The album opens up with "Zion's Blood", a quiet, brooding track that simmers but never boils. With minimal vocals, it says more with a few couplets than most reggae songs with many verses. It describes the mood of a typical Rastafarian struggling to live a good life under Babylon conditions: "Zion's blood is flowing through my veins / So I and I will never work in vain..." Despite 400 years of slavery and oppression, the connection to Africa is unbreakable. While racism and the shadow of slavery might attempt to nullify Jamaicans' past, the link to Africa remains like the hidden roots of a tree; indeed, it flows though their veins.

Next is "Croaking Lizard", a largely nonsensical toast by Prince Jazzbo over the rhythm to Max Romeo's "Chase The Devil". The song is one of the anomlies on the album, since it features a full set of vocals, rather than vocals being used as decoration on an instrumental track. What is fascinating about the song is that the lyrics don't seem to follow any narrative or logic. At first Jazzbo seems to be toasting about a certain character, then he ruminates on street violence, later he throws in non-sequiturs like "dub it pon the riverbank". Scratch would later incorporate the song into the mind-bending "Disco Devil".

"Black Vest" is an intricate musical mosaic of vocals and themes.

"Black Vest" deconstructs "War Ina Babylon" with some help from Jah Lion, Max Romeo and James Brown (not the Godfather of Soul, of course; the Jamaican deejay also known as James Booms). Over a dubwise version of "War Ina Babylon", ghostly horn riffs rise like steam over snatches of vocals from Jah Lion ("Earth Is The Lord"), Romeo ("Fire Fe De Vatican") and Brown ("Stop The War Ina Babylon"). Echoed vocals from Prince Jazzbo start off the song, where he speaks of "peace, love and inity" in a time of war. His mostly unintelligble toast soon vanishes like smoke as the song continues. Later on, James Brown pops up to proclaim that "Jah is dressed in a big black vest" and moments later we hear Max Romeo's cry of "fire fe de Vatican" buried deep in the mix before Brown comes back to exalt Rastas as peaceful people and to "stop the war ina Babylon". "Black Vest" is therefore an intricate musical mosaic of vocals and themes, artfully constructed in great detail by Perry at the mixing board.

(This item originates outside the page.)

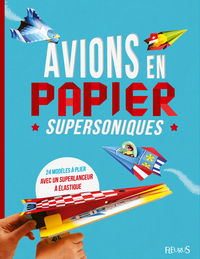 AVIONS EN PAPIER SUPERSONIQUES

"Underground" is a song that speaks of a connection with nature, in this case the roots of the collie weed. The rhythm is downright mysterious, originally recorded for a rare Clive Hylton dub plate called "From Creation". What sounds like a metallic percussion riff throughout the song is in fact Earl "Chinna" Smith's guitar through a wah-wah pedal and treated with serious treble and reverb. Otherwise, the rhythm is strictly drum and bass.

"Curly Dub" features a strident rhythm with the talents of horn players Vin Gordon and Richard "Dirty Harry" Hall. Gordon's mighty trombone and Harry's sax are submerged in the mix until they are almost whispers, while an ethereal flute by Egbert Evans is much more prominent. Perry's minimal vocals are concerned with religious themes, mainly an ode to Rastafari. "Curly Dub" is definitely the most jazz-influenced track on the album.

For Scratch, righteous Rastas are the true kings of the concrete jungle.

Scratch then announces a "dub called Dread Lion" and the song of the same name explodes with a drum riff followed by swirling melodica and flute and a hypnotic chant of "roots...roots...roots". The Heptones provide harmony vocals that once again speak of a connection with nature. A chorus of "Dread lion / King of the jungle / King of the forest / Strong like iron" is repeated. Later, a soaring Leroy Sibbles line declares "Here comes natty dread", creating a clear parallel between Rastas and lions – for Scratch, righteous Rastas are the true kings of the concrete jungle.

The theme of African roots continues in "Three In One", as the vocals speak of "African knowledge" and a repeated chant of "go deh". Musically, the song is a wonderful mix of jazz and traditional African rhythms courtesy of Evans' jazzy flute and gentle bongo drums.

"Patience" is one of my favourite songs on Super Ape, a quietly psychedelic instrumental featuring waves of reverb, shadowy horn riffs and a mysterious, squelched vocal that sounds as if it was being transmitted via short wave radio from another planet.

"Dub Along" is the dubwise version of "Come Along" by the Blue Bells, albeit with female vocalists standing in for the Blue Bells. While the original song is a gentle call for repatriation, here the mesmerizing, echoing vocals simply invite the listener to "follow I" and later on "dub with I". Like "Underground", the rhythm is almost strictly drum and bass with muted keyboard skanks throughout.

The balmy "Super Ape" concludes the album with the same mood that it started with. The vocals on the song ("This is the ape man / Trodding through creation / Are you ready to step with I man? ") suggest that taking notes from nature instead of modern society is the way to live a better life. The subtle rhythm features a toy flute played in such a way that it mimicks a bird call, adding additional colour to this ode to nature. As the song fades, a cryptic snatch of vocal at the last moment provides a strange conclusion to this magnificent album.